A Milennium Mystery

Jordan watched a bird outside her window. Hers! She had never had a window to herself before. A foundling, she had been raised in the
Dharya Children’s Home, along with a variety of foster homes until Pastor Tony Bemder and his wife Emmya adopted her and she had been put on a
space cruiser to go to her new home to live with her new parents.

“Jordan! Breakfast!” Emmya called out. Jordan had a hard time thinking of her as her mother yet. Maybe that would come with time. She checked
herself in the mirror. Her black hair was pulled back into it’s usual pony tail, Her clothes matched and were clean, having been pulled out of
the closet that morning.

“Coming!” She called back, as she stepped out of the door. As she closed the door shut, she heard a sound at her window. An odd snuffling
sound. She stopped in the doorway, which kept the door from closing automatically and looked back. There was another snuffle, then a knocking
beneath her window.

“Jordan!” This time it was her new father, Tony. “Hurry up or you’ll be late for school. Just orientation for you today, but you need to be
there on time.”

“Yes! I’m on my way!” Jordan stepped into the hallway and ran to the dining room where she found her new mother and father already.

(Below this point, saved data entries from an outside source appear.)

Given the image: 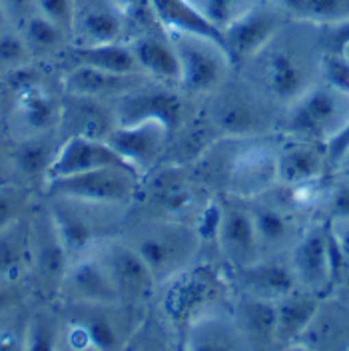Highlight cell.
Segmentation results:
<instances>
[{"label": "cell", "instance_id": "obj_1", "mask_svg": "<svg viewBox=\"0 0 349 351\" xmlns=\"http://www.w3.org/2000/svg\"><path fill=\"white\" fill-rule=\"evenodd\" d=\"M130 245L150 267L156 284H164L186 271L192 263L200 236L196 230L174 219L140 232Z\"/></svg>", "mask_w": 349, "mask_h": 351}, {"label": "cell", "instance_id": "obj_2", "mask_svg": "<svg viewBox=\"0 0 349 351\" xmlns=\"http://www.w3.org/2000/svg\"><path fill=\"white\" fill-rule=\"evenodd\" d=\"M349 94L333 86L309 88L291 104L287 116V130L304 142L328 144L333 136L348 126Z\"/></svg>", "mask_w": 349, "mask_h": 351}, {"label": "cell", "instance_id": "obj_3", "mask_svg": "<svg viewBox=\"0 0 349 351\" xmlns=\"http://www.w3.org/2000/svg\"><path fill=\"white\" fill-rule=\"evenodd\" d=\"M136 178L138 174L128 168H98L48 180L46 194L78 204H126L136 192Z\"/></svg>", "mask_w": 349, "mask_h": 351}, {"label": "cell", "instance_id": "obj_4", "mask_svg": "<svg viewBox=\"0 0 349 351\" xmlns=\"http://www.w3.org/2000/svg\"><path fill=\"white\" fill-rule=\"evenodd\" d=\"M180 58V84L190 92H212L221 86L232 64L218 43L190 32H168Z\"/></svg>", "mask_w": 349, "mask_h": 351}, {"label": "cell", "instance_id": "obj_5", "mask_svg": "<svg viewBox=\"0 0 349 351\" xmlns=\"http://www.w3.org/2000/svg\"><path fill=\"white\" fill-rule=\"evenodd\" d=\"M116 124L126 126L144 120H158L172 132L184 118V102L170 88L138 86L118 98L114 108Z\"/></svg>", "mask_w": 349, "mask_h": 351}, {"label": "cell", "instance_id": "obj_6", "mask_svg": "<svg viewBox=\"0 0 349 351\" xmlns=\"http://www.w3.org/2000/svg\"><path fill=\"white\" fill-rule=\"evenodd\" d=\"M282 30V14L269 6L256 4L224 30L226 52L234 62L260 56Z\"/></svg>", "mask_w": 349, "mask_h": 351}, {"label": "cell", "instance_id": "obj_7", "mask_svg": "<svg viewBox=\"0 0 349 351\" xmlns=\"http://www.w3.org/2000/svg\"><path fill=\"white\" fill-rule=\"evenodd\" d=\"M98 168L134 170L120 154L112 150L108 142L84 138V136H70L56 150V156L52 160V166H50L44 182L54 180V178H64V176L82 174V172H90V170H98Z\"/></svg>", "mask_w": 349, "mask_h": 351}, {"label": "cell", "instance_id": "obj_8", "mask_svg": "<svg viewBox=\"0 0 349 351\" xmlns=\"http://www.w3.org/2000/svg\"><path fill=\"white\" fill-rule=\"evenodd\" d=\"M126 16L118 0H74L72 36L78 46L122 43Z\"/></svg>", "mask_w": 349, "mask_h": 351}, {"label": "cell", "instance_id": "obj_9", "mask_svg": "<svg viewBox=\"0 0 349 351\" xmlns=\"http://www.w3.org/2000/svg\"><path fill=\"white\" fill-rule=\"evenodd\" d=\"M170 130L158 120H144L136 124H126L110 132L108 142L112 150L120 154L136 172L150 168L160 158L166 146Z\"/></svg>", "mask_w": 349, "mask_h": 351}, {"label": "cell", "instance_id": "obj_10", "mask_svg": "<svg viewBox=\"0 0 349 351\" xmlns=\"http://www.w3.org/2000/svg\"><path fill=\"white\" fill-rule=\"evenodd\" d=\"M30 230H32L30 265H34L40 284L48 289H54V287L64 284L70 258H68L64 243L54 228L50 212L46 210L30 219Z\"/></svg>", "mask_w": 349, "mask_h": 351}, {"label": "cell", "instance_id": "obj_11", "mask_svg": "<svg viewBox=\"0 0 349 351\" xmlns=\"http://www.w3.org/2000/svg\"><path fill=\"white\" fill-rule=\"evenodd\" d=\"M100 260L108 267L122 300H142L152 293L156 285L152 271L130 243L108 241L100 252Z\"/></svg>", "mask_w": 349, "mask_h": 351}, {"label": "cell", "instance_id": "obj_12", "mask_svg": "<svg viewBox=\"0 0 349 351\" xmlns=\"http://www.w3.org/2000/svg\"><path fill=\"white\" fill-rule=\"evenodd\" d=\"M64 285L76 304L114 307L122 298L100 258L76 260L68 265Z\"/></svg>", "mask_w": 349, "mask_h": 351}, {"label": "cell", "instance_id": "obj_13", "mask_svg": "<svg viewBox=\"0 0 349 351\" xmlns=\"http://www.w3.org/2000/svg\"><path fill=\"white\" fill-rule=\"evenodd\" d=\"M263 52L265 86L276 100L291 106L311 88L307 66L291 48H272L269 44Z\"/></svg>", "mask_w": 349, "mask_h": 351}, {"label": "cell", "instance_id": "obj_14", "mask_svg": "<svg viewBox=\"0 0 349 351\" xmlns=\"http://www.w3.org/2000/svg\"><path fill=\"white\" fill-rule=\"evenodd\" d=\"M329 221L307 230L293 252V274L309 291L328 293L329 287Z\"/></svg>", "mask_w": 349, "mask_h": 351}, {"label": "cell", "instance_id": "obj_15", "mask_svg": "<svg viewBox=\"0 0 349 351\" xmlns=\"http://www.w3.org/2000/svg\"><path fill=\"white\" fill-rule=\"evenodd\" d=\"M218 241L226 258L236 267L260 260V240L252 212L240 206L221 208Z\"/></svg>", "mask_w": 349, "mask_h": 351}, {"label": "cell", "instance_id": "obj_16", "mask_svg": "<svg viewBox=\"0 0 349 351\" xmlns=\"http://www.w3.org/2000/svg\"><path fill=\"white\" fill-rule=\"evenodd\" d=\"M60 126L68 132V138L84 136L106 142L110 132L116 128V116L98 98L66 94L60 114Z\"/></svg>", "mask_w": 349, "mask_h": 351}, {"label": "cell", "instance_id": "obj_17", "mask_svg": "<svg viewBox=\"0 0 349 351\" xmlns=\"http://www.w3.org/2000/svg\"><path fill=\"white\" fill-rule=\"evenodd\" d=\"M236 274L243 293L272 302H280L282 298L296 291L298 285L293 267L276 260H256L236 267Z\"/></svg>", "mask_w": 349, "mask_h": 351}, {"label": "cell", "instance_id": "obj_18", "mask_svg": "<svg viewBox=\"0 0 349 351\" xmlns=\"http://www.w3.org/2000/svg\"><path fill=\"white\" fill-rule=\"evenodd\" d=\"M144 74H114L100 68L76 64L64 76L66 94H78L88 98H120L134 88L142 86Z\"/></svg>", "mask_w": 349, "mask_h": 351}, {"label": "cell", "instance_id": "obj_19", "mask_svg": "<svg viewBox=\"0 0 349 351\" xmlns=\"http://www.w3.org/2000/svg\"><path fill=\"white\" fill-rule=\"evenodd\" d=\"M54 204L48 210L54 228L64 243L66 254L70 260L84 256L88 250L100 240V228L88 214L74 208L72 199L52 197Z\"/></svg>", "mask_w": 349, "mask_h": 351}, {"label": "cell", "instance_id": "obj_20", "mask_svg": "<svg viewBox=\"0 0 349 351\" xmlns=\"http://www.w3.org/2000/svg\"><path fill=\"white\" fill-rule=\"evenodd\" d=\"M130 48L142 72L166 82H180V58L164 28H160V32H154L152 28L140 32L130 43Z\"/></svg>", "mask_w": 349, "mask_h": 351}, {"label": "cell", "instance_id": "obj_21", "mask_svg": "<svg viewBox=\"0 0 349 351\" xmlns=\"http://www.w3.org/2000/svg\"><path fill=\"white\" fill-rule=\"evenodd\" d=\"M154 16L166 32H190L218 43L226 50L224 32L206 21L188 0H150Z\"/></svg>", "mask_w": 349, "mask_h": 351}, {"label": "cell", "instance_id": "obj_22", "mask_svg": "<svg viewBox=\"0 0 349 351\" xmlns=\"http://www.w3.org/2000/svg\"><path fill=\"white\" fill-rule=\"evenodd\" d=\"M62 102L54 100L38 84H30L19 90L16 116L28 130V136H44L60 126Z\"/></svg>", "mask_w": 349, "mask_h": 351}, {"label": "cell", "instance_id": "obj_23", "mask_svg": "<svg viewBox=\"0 0 349 351\" xmlns=\"http://www.w3.org/2000/svg\"><path fill=\"white\" fill-rule=\"evenodd\" d=\"M182 280L176 282L166 298V311L172 319L194 322V313L197 309L210 304L218 291L214 276H200L197 271L184 274Z\"/></svg>", "mask_w": 349, "mask_h": 351}, {"label": "cell", "instance_id": "obj_24", "mask_svg": "<svg viewBox=\"0 0 349 351\" xmlns=\"http://www.w3.org/2000/svg\"><path fill=\"white\" fill-rule=\"evenodd\" d=\"M236 326L245 341L254 346H267L276 339L278 307L272 300H262L243 293L236 309Z\"/></svg>", "mask_w": 349, "mask_h": 351}, {"label": "cell", "instance_id": "obj_25", "mask_svg": "<svg viewBox=\"0 0 349 351\" xmlns=\"http://www.w3.org/2000/svg\"><path fill=\"white\" fill-rule=\"evenodd\" d=\"M267 116L248 96L221 98L214 108V126L226 136H250L262 132Z\"/></svg>", "mask_w": 349, "mask_h": 351}, {"label": "cell", "instance_id": "obj_26", "mask_svg": "<svg viewBox=\"0 0 349 351\" xmlns=\"http://www.w3.org/2000/svg\"><path fill=\"white\" fill-rule=\"evenodd\" d=\"M324 174V156L309 142L285 148L276 156V178L285 186H306Z\"/></svg>", "mask_w": 349, "mask_h": 351}, {"label": "cell", "instance_id": "obj_27", "mask_svg": "<svg viewBox=\"0 0 349 351\" xmlns=\"http://www.w3.org/2000/svg\"><path fill=\"white\" fill-rule=\"evenodd\" d=\"M243 335L234 322L219 317L194 319L188 329L186 348L197 351H230L240 350L243 346Z\"/></svg>", "mask_w": 349, "mask_h": 351}, {"label": "cell", "instance_id": "obj_28", "mask_svg": "<svg viewBox=\"0 0 349 351\" xmlns=\"http://www.w3.org/2000/svg\"><path fill=\"white\" fill-rule=\"evenodd\" d=\"M32 260L30 219L21 218L0 232V280H12Z\"/></svg>", "mask_w": 349, "mask_h": 351}, {"label": "cell", "instance_id": "obj_29", "mask_svg": "<svg viewBox=\"0 0 349 351\" xmlns=\"http://www.w3.org/2000/svg\"><path fill=\"white\" fill-rule=\"evenodd\" d=\"M278 307V326H276V339L280 341H291L300 339L306 331L311 319L315 317L320 302L309 293H298L291 291L289 295L276 302Z\"/></svg>", "mask_w": 349, "mask_h": 351}, {"label": "cell", "instance_id": "obj_30", "mask_svg": "<svg viewBox=\"0 0 349 351\" xmlns=\"http://www.w3.org/2000/svg\"><path fill=\"white\" fill-rule=\"evenodd\" d=\"M76 64H86L92 68H100L114 74H144L134 58L130 44L108 43L78 46L74 50Z\"/></svg>", "mask_w": 349, "mask_h": 351}, {"label": "cell", "instance_id": "obj_31", "mask_svg": "<svg viewBox=\"0 0 349 351\" xmlns=\"http://www.w3.org/2000/svg\"><path fill=\"white\" fill-rule=\"evenodd\" d=\"M152 204L158 212L170 218H182L196 208V190L182 178H158L154 182Z\"/></svg>", "mask_w": 349, "mask_h": 351}, {"label": "cell", "instance_id": "obj_32", "mask_svg": "<svg viewBox=\"0 0 349 351\" xmlns=\"http://www.w3.org/2000/svg\"><path fill=\"white\" fill-rule=\"evenodd\" d=\"M56 156V150H52L50 140L44 136H26L21 140L12 154V162L16 172L28 180L44 178L52 166V160Z\"/></svg>", "mask_w": 349, "mask_h": 351}, {"label": "cell", "instance_id": "obj_33", "mask_svg": "<svg viewBox=\"0 0 349 351\" xmlns=\"http://www.w3.org/2000/svg\"><path fill=\"white\" fill-rule=\"evenodd\" d=\"M21 34L32 56H48L62 50L70 36L58 24L48 21L40 12H34L21 24Z\"/></svg>", "mask_w": 349, "mask_h": 351}, {"label": "cell", "instance_id": "obj_34", "mask_svg": "<svg viewBox=\"0 0 349 351\" xmlns=\"http://www.w3.org/2000/svg\"><path fill=\"white\" fill-rule=\"evenodd\" d=\"M287 14L313 24H337L349 21V0H280Z\"/></svg>", "mask_w": 349, "mask_h": 351}, {"label": "cell", "instance_id": "obj_35", "mask_svg": "<svg viewBox=\"0 0 349 351\" xmlns=\"http://www.w3.org/2000/svg\"><path fill=\"white\" fill-rule=\"evenodd\" d=\"M276 180V156L263 152L248 154L241 160L234 188L240 194H258Z\"/></svg>", "mask_w": 349, "mask_h": 351}, {"label": "cell", "instance_id": "obj_36", "mask_svg": "<svg viewBox=\"0 0 349 351\" xmlns=\"http://www.w3.org/2000/svg\"><path fill=\"white\" fill-rule=\"evenodd\" d=\"M78 306L86 307V311L80 315L78 326L86 333L88 343L98 350L120 348L122 333L118 329V324L114 322V317L104 311L108 306H88V304H78Z\"/></svg>", "mask_w": 349, "mask_h": 351}, {"label": "cell", "instance_id": "obj_37", "mask_svg": "<svg viewBox=\"0 0 349 351\" xmlns=\"http://www.w3.org/2000/svg\"><path fill=\"white\" fill-rule=\"evenodd\" d=\"M258 240L263 247H278L291 238V219L274 206H256L252 210Z\"/></svg>", "mask_w": 349, "mask_h": 351}, {"label": "cell", "instance_id": "obj_38", "mask_svg": "<svg viewBox=\"0 0 349 351\" xmlns=\"http://www.w3.org/2000/svg\"><path fill=\"white\" fill-rule=\"evenodd\" d=\"M188 2L212 26H216L219 32H224L230 24H234L258 4V0H188Z\"/></svg>", "mask_w": 349, "mask_h": 351}, {"label": "cell", "instance_id": "obj_39", "mask_svg": "<svg viewBox=\"0 0 349 351\" xmlns=\"http://www.w3.org/2000/svg\"><path fill=\"white\" fill-rule=\"evenodd\" d=\"M58 328L54 319L46 313H36L30 317L24 331V350L50 351L56 350Z\"/></svg>", "mask_w": 349, "mask_h": 351}, {"label": "cell", "instance_id": "obj_40", "mask_svg": "<svg viewBox=\"0 0 349 351\" xmlns=\"http://www.w3.org/2000/svg\"><path fill=\"white\" fill-rule=\"evenodd\" d=\"M30 58L32 54L21 32H10L8 28L0 30V68L2 70L14 72L28 64Z\"/></svg>", "mask_w": 349, "mask_h": 351}, {"label": "cell", "instance_id": "obj_41", "mask_svg": "<svg viewBox=\"0 0 349 351\" xmlns=\"http://www.w3.org/2000/svg\"><path fill=\"white\" fill-rule=\"evenodd\" d=\"M28 199H30L28 192L21 186L14 184L0 186V232L24 218Z\"/></svg>", "mask_w": 349, "mask_h": 351}, {"label": "cell", "instance_id": "obj_42", "mask_svg": "<svg viewBox=\"0 0 349 351\" xmlns=\"http://www.w3.org/2000/svg\"><path fill=\"white\" fill-rule=\"evenodd\" d=\"M322 72H324L328 86L337 88L349 94V60L344 52L329 50L322 60Z\"/></svg>", "mask_w": 349, "mask_h": 351}, {"label": "cell", "instance_id": "obj_43", "mask_svg": "<svg viewBox=\"0 0 349 351\" xmlns=\"http://www.w3.org/2000/svg\"><path fill=\"white\" fill-rule=\"evenodd\" d=\"M36 12H40L54 24H58L72 36L74 0H36Z\"/></svg>", "mask_w": 349, "mask_h": 351}, {"label": "cell", "instance_id": "obj_44", "mask_svg": "<svg viewBox=\"0 0 349 351\" xmlns=\"http://www.w3.org/2000/svg\"><path fill=\"white\" fill-rule=\"evenodd\" d=\"M329 214L335 221H349V182L335 186L329 194Z\"/></svg>", "mask_w": 349, "mask_h": 351}, {"label": "cell", "instance_id": "obj_45", "mask_svg": "<svg viewBox=\"0 0 349 351\" xmlns=\"http://www.w3.org/2000/svg\"><path fill=\"white\" fill-rule=\"evenodd\" d=\"M2 2L8 12V19L19 22V26L36 12V0H2Z\"/></svg>", "mask_w": 349, "mask_h": 351}, {"label": "cell", "instance_id": "obj_46", "mask_svg": "<svg viewBox=\"0 0 349 351\" xmlns=\"http://www.w3.org/2000/svg\"><path fill=\"white\" fill-rule=\"evenodd\" d=\"M349 148V122L344 130L339 132L337 136H333L326 144V156L329 158V162L337 164V160L344 156V152Z\"/></svg>", "mask_w": 349, "mask_h": 351}, {"label": "cell", "instance_id": "obj_47", "mask_svg": "<svg viewBox=\"0 0 349 351\" xmlns=\"http://www.w3.org/2000/svg\"><path fill=\"white\" fill-rule=\"evenodd\" d=\"M329 32V50H339L346 43H349V21L337 22L326 26Z\"/></svg>", "mask_w": 349, "mask_h": 351}, {"label": "cell", "instance_id": "obj_48", "mask_svg": "<svg viewBox=\"0 0 349 351\" xmlns=\"http://www.w3.org/2000/svg\"><path fill=\"white\" fill-rule=\"evenodd\" d=\"M14 306H16V291L10 285V280H0V315Z\"/></svg>", "mask_w": 349, "mask_h": 351}, {"label": "cell", "instance_id": "obj_49", "mask_svg": "<svg viewBox=\"0 0 349 351\" xmlns=\"http://www.w3.org/2000/svg\"><path fill=\"white\" fill-rule=\"evenodd\" d=\"M337 166H339V170L349 178V148L344 152V156L337 160Z\"/></svg>", "mask_w": 349, "mask_h": 351}, {"label": "cell", "instance_id": "obj_50", "mask_svg": "<svg viewBox=\"0 0 349 351\" xmlns=\"http://www.w3.org/2000/svg\"><path fill=\"white\" fill-rule=\"evenodd\" d=\"M8 12H6V8H4V2L0 0V30H4V28H8Z\"/></svg>", "mask_w": 349, "mask_h": 351}, {"label": "cell", "instance_id": "obj_51", "mask_svg": "<svg viewBox=\"0 0 349 351\" xmlns=\"http://www.w3.org/2000/svg\"><path fill=\"white\" fill-rule=\"evenodd\" d=\"M4 162H6V150H4V144L0 142V168L4 166Z\"/></svg>", "mask_w": 349, "mask_h": 351}, {"label": "cell", "instance_id": "obj_52", "mask_svg": "<svg viewBox=\"0 0 349 351\" xmlns=\"http://www.w3.org/2000/svg\"><path fill=\"white\" fill-rule=\"evenodd\" d=\"M339 52H344V54H346V58H348V60H349V43L344 44V46L339 48Z\"/></svg>", "mask_w": 349, "mask_h": 351}]
</instances>
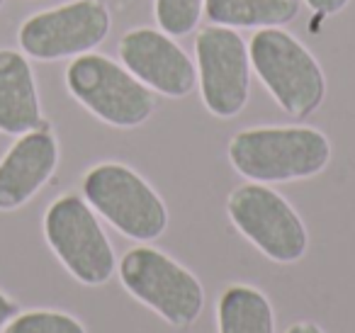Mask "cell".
Listing matches in <instances>:
<instances>
[{"label":"cell","mask_w":355,"mask_h":333,"mask_svg":"<svg viewBox=\"0 0 355 333\" xmlns=\"http://www.w3.org/2000/svg\"><path fill=\"white\" fill-rule=\"evenodd\" d=\"M229 161L251 182L306 180L329 166L331 142L314 127H253L232 139Z\"/></svg>","instance_id":"obj_1"},{"label":"cell","mask_w":355,"mask_h":333,"mask_svg":"<svg viewBox=\"0 0 355 333\" xmlns=\"http://www.w3.org/2000/svg\"><path fill=\"white\" fill-rule=\"evenodd\" d=\"M251 69L290 117L304 119L321 108L326 78L319 61L290 32L263 27L248 44Z\"/></svg>","instance_id":"obj_2"},{"label":"cell","mask_w":355,"mask_h":333,"mask_svg":"<svg viewBox=\"0 0 355 333\" xmlns=\"http://www.w3.org/2000/svg\"><path fill=\"white\" fill-rule=\"evenodd\" d=\"M83 197L122 236L148 244L168 229V210L156 190L124 163H100L83 178Z\"/></svg>","instance_id":"obj_3"},{"label":"cell","mask_w":355,"mask_h":333,"mask_svg":"<svg viewBox=\"0 0 355 333\" xmlns=\"http://www.w3.org/2000/svg\"><path fill=\"white\" fill-rule=\"evenodd\" d=\"M117 268L122 287L171 326H193L202 314V282L163 250L139 246L124 253Z\"/></svg>","instance_id":"obj_4"},{"label":"cell","mask_w":355,"mask_h":333,"mask_svg":"<svg viewBox=\"0 0 355 333\" xmlns=\"http://www.w3.org/2000/svg\"><path fill=\"white\" fill-rule=\"evenodd\" d=\"M66 88L88 112L117 129L139 127L156 110L151 90L103 54L76 56L66 69Z\"/></svg>","instance_id":"obj_5"},{"label":"cell","mask_w":355,"mask_h":333,"mask_svg":"<svg viewBox=\"0 0 355 333\" xmlns=\"http://www.w3.org/2000/svg\"><path fill=\"white\" fill-rule=\"evenodd\" d=\"M44 239L80 284L100 287L117 270L112 244L85 197L64 195L51 202L44 214Z\"/></svg>","instance_id":"obj_6"},{"label":"cell","mask_w":355,"mask_h":333,"mask_svg":"<svg viewBox=\"0 0 355 333\" xmlns=\"http://www.w3.org/2000/svg\"><path fill=\"white\" fill-rule=\"evenodd\" d=\"M227 212L239 234H243L272 263L290 265L304 258L309 234L295 207L272 187L248 182L229 195Z\"/></svg>","instance_id":"obj_7"},{"label":"cell","mask_w":355,"mask_h":333,"mask_svg":"<svg viewBox=\"0 0 355 333\" xmlns=\"http://www.w3.org/2000/svg\"><path fill=\"white\" fill-rule=\"evenodd\" d=\"M110 27L112 17L103 0H71L27 17L17 42L22 54L37 61L76 59L98 49Z\"/></svg>","instance_id":"obj_8"},{"label":"cell","mask_w":355,"mask_h":333,"mask_svg":"<svg viewBox=\"0 0 355 333\" xmlns=\"http://www.w3.org/2000/svg\"><path fill=\"white\" fill-rule=\"evenodd\" d=\"M200 95L214 117L232 119L251 95V56L243 37L232 27H202L195 40Z\"/></svg>","instance_id":"obj_9"},{"label":"cell","mask_w":355,"mask_h":333,"mask_svg":"<svg viewBox=\"0 0 355 333\" xmlns=\"http://www.w3.org/2000/svg\"><path fill=\"white\" fill-rule=\"evenodd\" d=\"M119 56L129 74L137 76L148 90L166 98H185L198 83L195 61L161 30H129L119 42Z\"/></svg>","instance_id":"obj_10"},{"label":"cell","mask_w":355,"mask_h":333,"mask_svg":"<svg viewBox=\"0 0 355 333\" xmlns=\"http://www.w3.org/2000/svg\"><path fill=\"white\" fill-rule=\"evenodd\" d=\"M59 166V142L49 124L17 137L0 161V212L25 207Z\"/></svg>","instance_id":"obj_11"},{"label":"cell","mask_w":355,"mask_h":333,"mask_svg":"<svg viewBox=\"0 0 355 333\" xmlns=\"http://www.w3.org/2000/svg\"><path fill=\"white\" fill-rule=\"evenodd\" d=\"M42 124V103L30 59L22 51L0 49V132L22 137Z\"/></svg>","instance_id":"obj_12"},{"label":"cell","mask_w":355,"mask_h":333,"mask_svg":"<svg viewBox=\"0 0 355 333\" xmlns=\"http://www.w3.org/2000/svg\"><path fill=\"white\" fill-rule=\"evenodd\" d=\"M219 333H275V311L261 289L232 284L217 304Z\"/></svg>","instance_id":"obj_13"},{"label":"cell","mask_w":355,"mask_h":333,"mask_svg":"<svg viewBox=\"0 0 355 333\" xmlns=\"http://www.w3.org/2000/svg\"><path fill=\"white\" fill-rule=\"evenodd\" d=\"M302 0H205V15L222 27H282L300 15Z\"/></svg>","instance_id":"obj_14"},{"label":"cell","mask_w":355,"mask_h":333,"mask_svg":"<svg viewBox=\"0 0 355 333\" xmlns=\"http://www.w3.org/2000/svg\"><path fill=\"white\" fill-rule=\"evenodd\" d=\"M3 333H85V326L71 314L40 309V311L15 314L6 323Z\"/></svg>","instance_id":"obj_15"},{"label":"cell","mask_w":355,"mask_h":333,"mask_svg":"<svg viewBox=\"0 0 355 333\" xmlns=\"http://www.w3.org/2000/svg\"><path fill=\"white\" fill-rule=\"evenodd\" d=\"M205 0H156V22L171 37H185L200 25Z\"/></svg>","instance_id":"obj_16"},{"label":"cell","mask_w":355,"mask_h":333,"mask_svg":"<svg viewBox=\"0 0 355 333\" xmlns=\"http://www.w3.org/2000/svg\"><path fill=\"white\" fill-rule=\"evenodd\" d=\"M304 3L319 15H336L348 6L350 0H304Z\"/></svg>","instance_id":"obj_17"},{"label":"cell","mask_w":355,"mask_h":333,"mask_svg":"<svg viewBox=\"0 0 355 333\" xmlns=\"http://www.w3.org/2000/svg\"><path fill=\"white\" fill-rule=\"evenodd\" d=\"M15 314H17V304L12 302L6 292H0V331L6 328V323L10 321Z\"/></svg>","instance_id":"obj_18"},{"label":"cell","mask_w":355,"mask_h":333,"mask_svg":"<svg viewBox=\"0 0 355 333\" xmlns=\"http://www.w3.org/2000/svg\"><path fill=\"white\" fill-rule=\"evenodd\" d=\"M285 333H326V331L316 326L314 321H297V323H292Z\"/></svg>","instance_id":"obj_19"},{"label":"cell","mask_w":355,"mask_h":333,"mask_svg":"<svg viewBox=\"0 0 355 333\" xmlns=\"http://www.w3.org/2000/svg\"><path fill=\"white\" fill-rule=\"evenodd\" d=\"M3 6H6V0H0V10H3Z\"/></svg>","instance_id":"obj_20"}]
</instances>
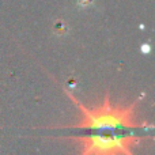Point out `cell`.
Listing matches in <instances>:
<instances>
[{
    "mask_svg": "<svg viewBox=\"0 0 155 155\" xmlns=\"http://www.w3.org/2000/svg\"><path fill=\"white\" fill-rule=\"evenodd\" d=\"M65 94L71 98V101L76 105V107L82 113V120L80 123L72 124L70 128H83V129H123V128H137L142 127L144 128L146 123H137L135 118V110L140 99H136L134 104L128 106L117 105L113 106L110 101L109 93L105 94V98L102 104H99L95 107H86L79 101L68 93V90H64Z\"/></svg>",
    "mask_w": 155,
    "mask_h": 155,
    "instance_id": "cell-1",
    "label": "cell"
},
{
    "mask_svg": "<svg viewBox=\"0 0 155 155\" xmlns=\"http://www.w3.org/2000/svg\"><path fill=\"white\" fill-rule=\"evenodd\" d=\"M80 147V154H132V148L137 147L142 142L140 136L134 135H88V136H75L70 137Z\"/></svg>",
    "mask_w": 155,
    "mask_h": 155,
    "instance_id": "cell-2",
    "label": "cell"
},
{
    "mask_svg": "<svg viewBox=\"0 0 155 155\" xmlns=\"http://www.w3.org/2000/svg\"><path fill=\"white\" fill-rule=\"evenodd\" d=\"M53 27H54V33L57 35H65L68 33V25L64 21H56Z\"/></svg>",
    "mask_w": 155,
    "mask_h": 155,
    "instance_id": "cell-3",
    "label": "cell"
},
{
    "mask_svg": "<svg viewBox=\"0 0 155 155\" xmlns=\"http://www.w3.org/2000/svg\"><path fill=\"white\" fill-rule=\"evenodd\" d=\"M94 4V0H78V5L80 8H86V7H90V5Z\"/></svg>",
    "mask_w": 155,
    "mask_h": 155,
    "instance_id": "cell-4",
    "label": "cell"
},
{
    "mask_svg": "<svg viewBox=\"0 0 155 155\" xmlns=\"http://www.w3.org/2000/svg\"><path fill=\"white\" fill-rule=\"evenodd\" d=\"M142 52L143 53H150V45H148V44H143L142 45Z\"/></svg>",
    "mask_w": 155,
    "mask_h": 155,
    "instance_id": "cell-5",
    "label": "cell"
}]
</instances>
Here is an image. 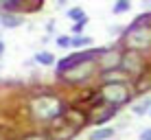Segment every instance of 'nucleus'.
I'll use <instances>...</instances> for the list:
<instances>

“We’ll both take you in to school, today, Jordan, so that we can meet your teacher,” Tony said as she sat down. The household robot rolled over
with a plate that was heaped with hash brown potatoes, sausage, and scrambled eggs. It slid the plate in front of her and rolled back.
Here is your breakfast, Jordan,” it said.

Emmya said, “I remember that you don’t like to see the egg yolks, so I thought scrambled eggs was best for you today. Other days we’ll have
pancakes or something,”

“This is fine,” Jordan mumbled, reaching for a fork. She bit into her first sausage link, then remembered. “Oh! I forgot! Should I have prayed?
I’m not used to it, you know.”

Tony laughed. “I’m sure God understands, Jordan. I prayed over the meal before you came in. I included you in that prayer. I’ll teach you how
to pray over your food, though, when you want.”

Emmya said. “It took you awhile to come in here. Was there a problem?”

Jordan said. “I heard something outside my window. Something sniffing. And then a bump. That was all.”

“Ah.” Emmya looked at her husband. “Maybe we should check that out, honey, before you go to work today.”

“I’ll do that.”

The three of them began eating in earnest then, and in just a few minutes the plates were empty. Jordan stood up. “Can I go see if there’s
anything under my window? I mean, I have a few minutes before I need to be at school and I’m all ready.”

Emmya and Tony looked at each other, then Tony looked at her. “Five minutes,” he said, “because you’ll need to wash up, but, yes. Go ahead.”

Jordan raced out the door as only a nine-year-old can. Outside she slowed down enough that if there was something out by her room, it wouldn’t
be scared. By her window, she found it. Curled up and napping was a dog. Gray and white, about the size of a border collie, as she approached
it, it whimpered and looked at her with pleading eyes. Around it’s neck was a red ribbon and on the ribbon was a tag. Kneeling down next to it
KINDNESS AND LOVE. Jordan’s eyes filled with tears. A dog for her very own. And a room to sleep in and play in. Her new parents were seeming
more like a real Mom and Dad all the time. She found where the dog was tied and unhooked the end that was hooked into the stake in the yard.

“I think they know about you,” she told the dog, “but let’s go inside anyway and get you some food!” The dog leapt to it’s feet and began
licking her hand, making Jordan erupt into giggles. That made the dog bark. “Come on! Let’s go in!” She led the dog back to the front door,
then stopped before going in. “I never got a present before, and most people get those at Christmas,” she told the animal. “So I guess I’ll
call you Nicky.”

The dog barked once and they went into the house together.